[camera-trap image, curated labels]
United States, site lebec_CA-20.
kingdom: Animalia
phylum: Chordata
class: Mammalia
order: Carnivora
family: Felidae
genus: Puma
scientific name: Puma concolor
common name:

^^^^

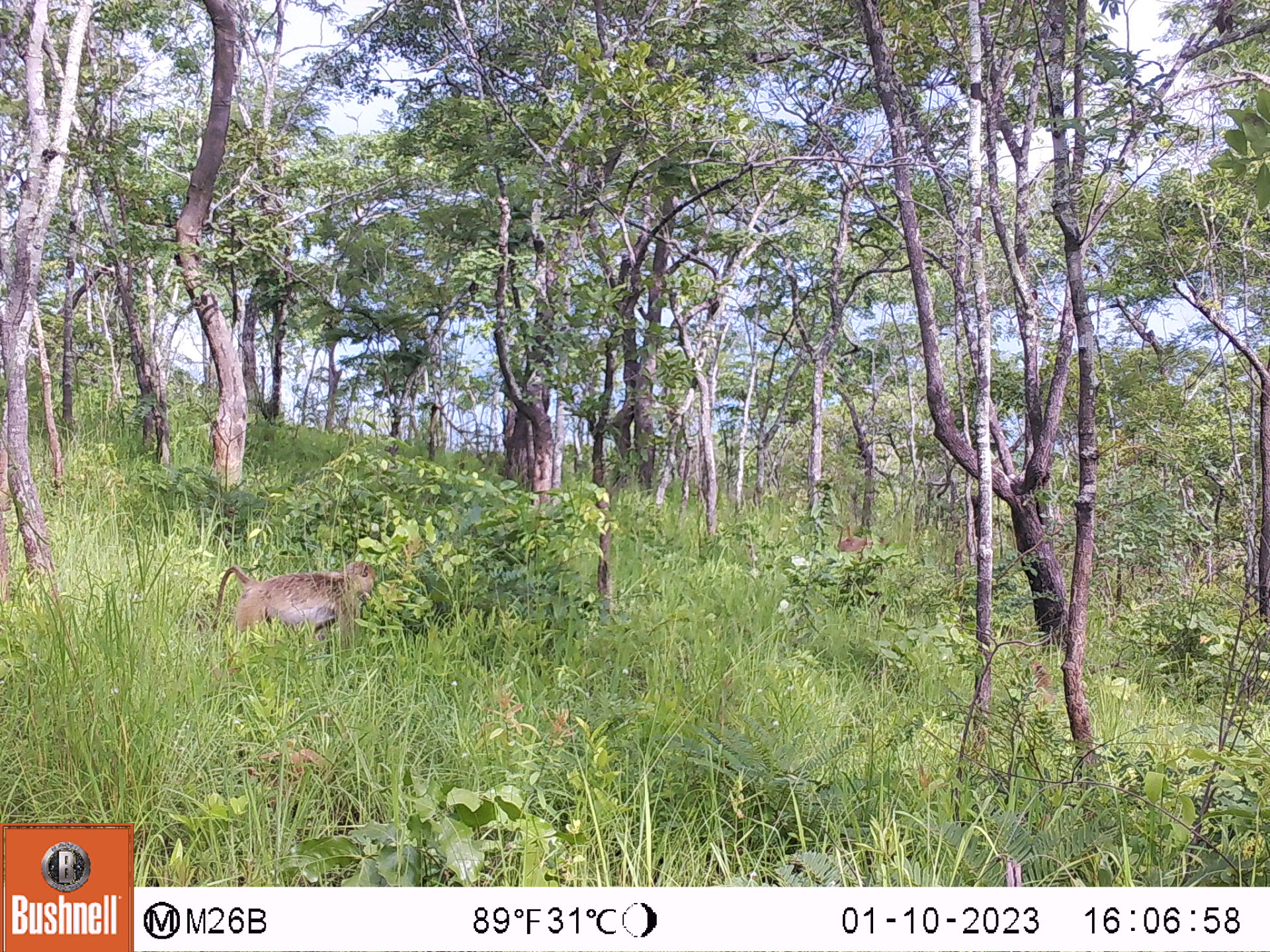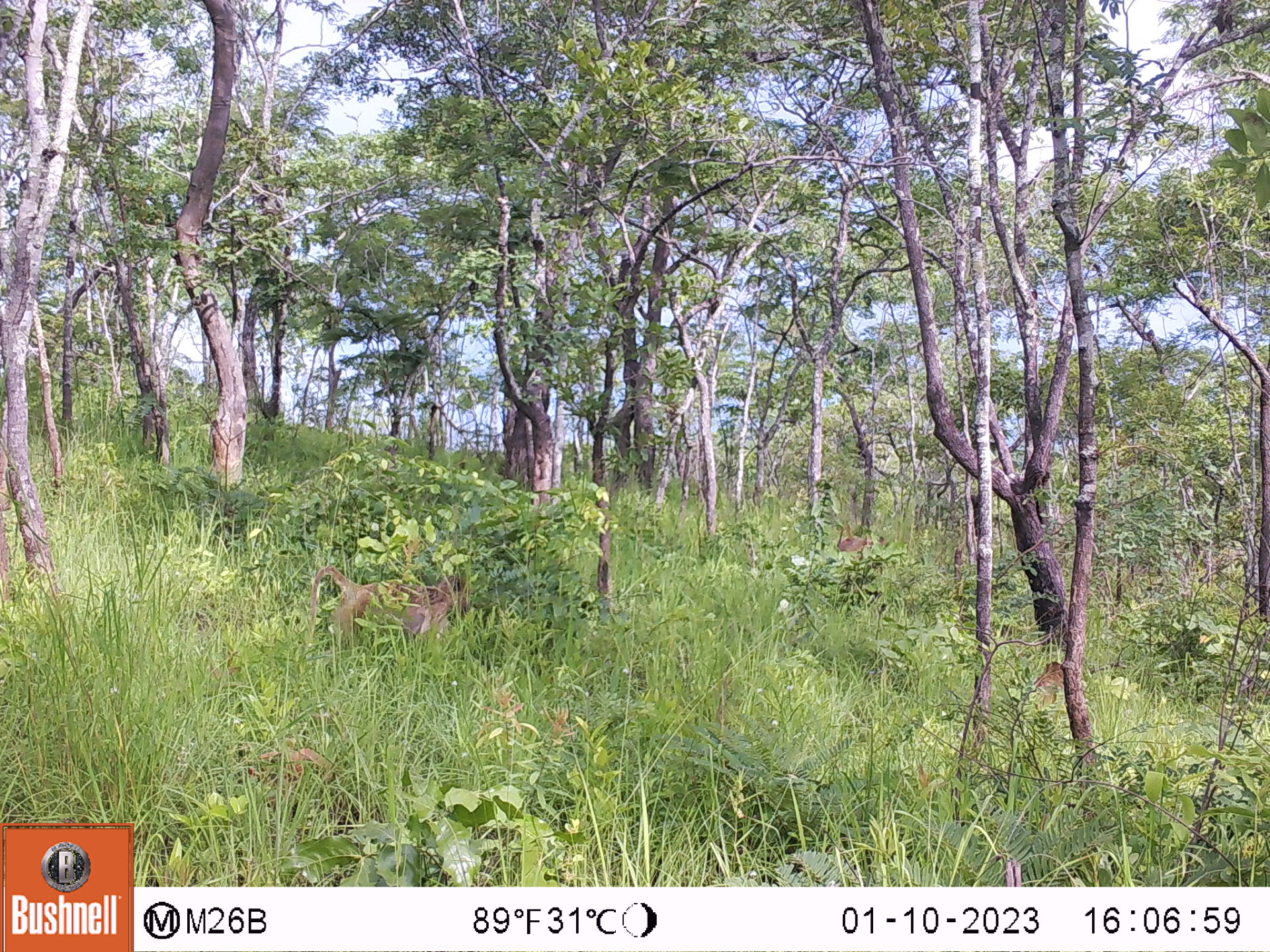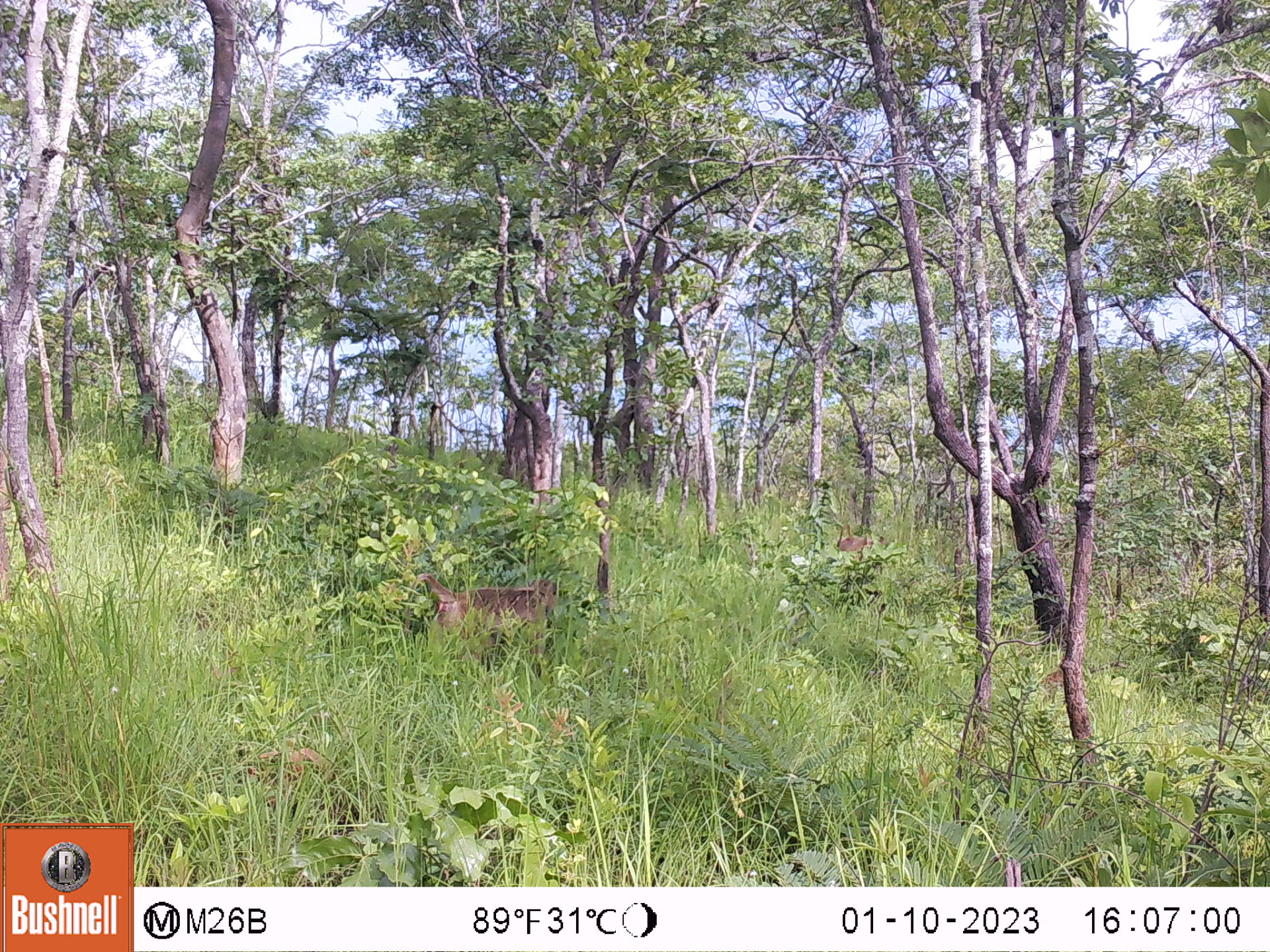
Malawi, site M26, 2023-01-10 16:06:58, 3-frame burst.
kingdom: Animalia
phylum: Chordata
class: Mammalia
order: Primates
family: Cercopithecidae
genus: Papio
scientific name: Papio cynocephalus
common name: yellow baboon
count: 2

^^^^

Each line that contains the string "name" should be copied from the data above.

scientific name: Puma concolor
common name:
scientific name: Papio cynocephalus
common name: yellow baboon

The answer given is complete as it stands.